5 of the Azores’ undiscovered culinary experiences

As the chilly breeze of Autumn approaches, adventurous food lovers should escape to mouth-wateringly warmer climes in the Azores because the archipelago is plating-up some truly “smoking hot” dishes. So why not hop on a flight (less than four hours direct from the UK) to São Miguel Island, your gateway to experience an abundance of quirky and traditional “foodie” experiences?

Azores

Volcano cuisine in Furnas

Ever wondered what volcano cuisine tastes like? In a village named Furnas (which exists actually within the crater of a “sleeping” volcano) on the island of São Miguel is a charming Azorean restaurant which serves the islands’ traditional dish which is slow cooked in the ground using the heat generated by the volcano. Throughout the village, there are hot springs spewing from the volcanic yet lush landscape. You can even witness your meal, Cozido Das Furnas as it is pulled out of the ground in a large pot before it’s served to you.

The traditional dish is a hearty stew mainly consisting of different kinds of local sausage, beef, chicken and a variety of vegetables. The restaurant, located inside the recently re-launched four star Terra Nostra Garden Hotel, overlooks one of the most beautiful gardens in Europe, Terra Nostra Park. Perched actually within the village’s breathtaking park and gardens, the restaurant and newly opened hotel serves a number of traditional Azorean meat and fish dishes. Just steps away, travellers may choose to take a dip in a beautiful natural thermal swimming pool, or explore the gardens and more than 2000 different trees.

Horta’s world-famous sailors’ café

Thanks to the Azores’ unique positioning in the heart of the Atlantic, Faial Island’s bustling and colourful Peters Café has become one of the most famous stop-offs en route for sailors, yachtsmen, even international celebrities and whalers in times gone by. Inside, you’ll hear languages from around the world and sample delicious fresh fish. Today, it boasts a lively atmosphere praised by visitors the world-over, and a colourfully nautical interior.

Stop by for a drink and a warm welcome from the owner, José, who is well-known on the islands as his grandfather launched this legendary café on Christmas Day in 1918. Steps away, stroll along the marina to discover the many paintings created by passing sailors (it is considered bad luck for passing sailors not to complete a painting before leaving), which beautifully clutter the stonework of the harbour to the backdrop of Mount Pico.

Sear your own seafood on local lava stone in Horta

However you like your meat cooked, you won’t have to worry about how “well” your chef chars the steak at Canto Da Doca, a modern and stylish restaurant in the heart of Horta on Faial Island. A “must eat” for visitors to the Azores, it serves a variety of delicious seafood and local meats and is popular as guests can cook their own food to preference on their very own, piping hot slab of local lava stone from the table.

Replaced throughout the evening to ensure an even cooking, the lava acts as a grill and is normally accompanied by a variety of side dishes. Cook and then savour a variety of meats and seafood with friends or family, including various steaks of beef, pork and chicken, as well as seafood such as salmon, squid and “lapas” limpets. Enjoy the nautical theme and merry atmosphere, with views over Horta’s famous sailing Marina and across to the tallest mountain in Portugal, Pico on Pico Island.

- - -

> Set exercise a:
According to the article on Azorean food experiences, when was Peters Café launched?
The travel article and the entries that come next are unrelated pieces of material.

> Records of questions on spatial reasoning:

- - -

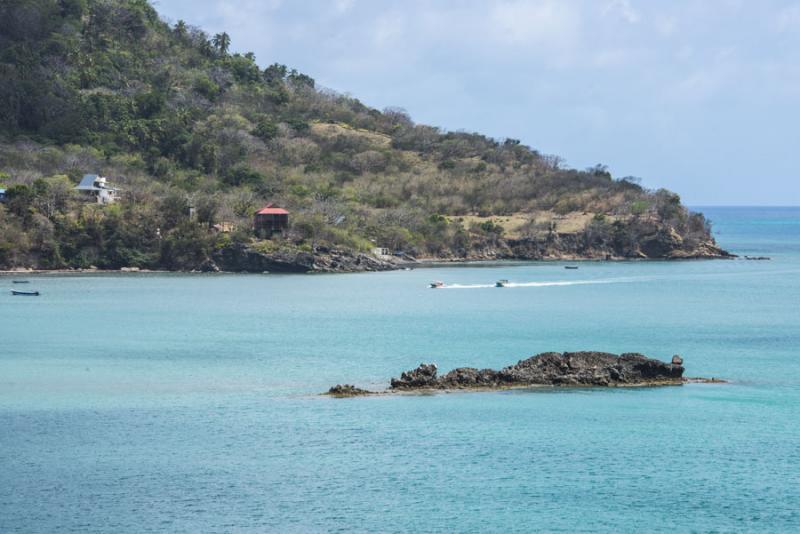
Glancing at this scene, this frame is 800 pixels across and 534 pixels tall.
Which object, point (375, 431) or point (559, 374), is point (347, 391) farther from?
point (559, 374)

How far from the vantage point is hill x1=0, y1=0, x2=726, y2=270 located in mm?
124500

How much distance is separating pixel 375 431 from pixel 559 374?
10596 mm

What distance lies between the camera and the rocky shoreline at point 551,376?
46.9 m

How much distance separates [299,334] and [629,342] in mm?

- - -

> Set exercise b:
How many lines of the entries contain the string "point"? Reply with the number only.

> Exercise output a:
It was launched on Christmas Day in 1918.

> Exercise output b:
4